### Record excerpts
—————

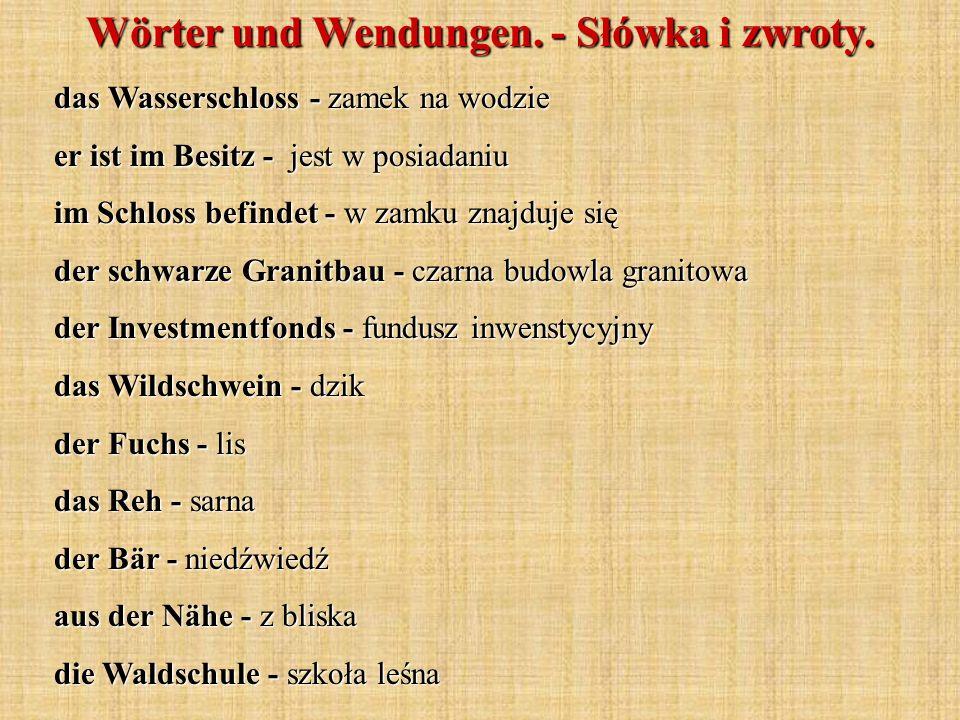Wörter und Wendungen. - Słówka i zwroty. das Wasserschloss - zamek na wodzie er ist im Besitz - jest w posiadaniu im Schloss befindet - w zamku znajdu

—————

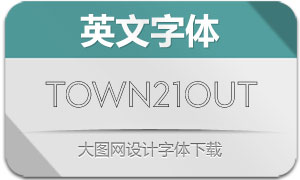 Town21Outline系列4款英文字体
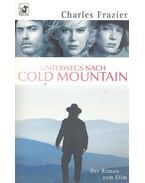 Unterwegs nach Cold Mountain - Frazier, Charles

—————

### Assignment
Go back to the lines above and output, exactly as they stand, the ones from the line containing "Town21Outline系列4款英文字体" to the line containing "Unterwegs nach Cold". Leave all pictures behind.

### Task answer
 Town21Outline系列4款英文字体
 Unterwegs nach Cold Mountain - Frazier, Charles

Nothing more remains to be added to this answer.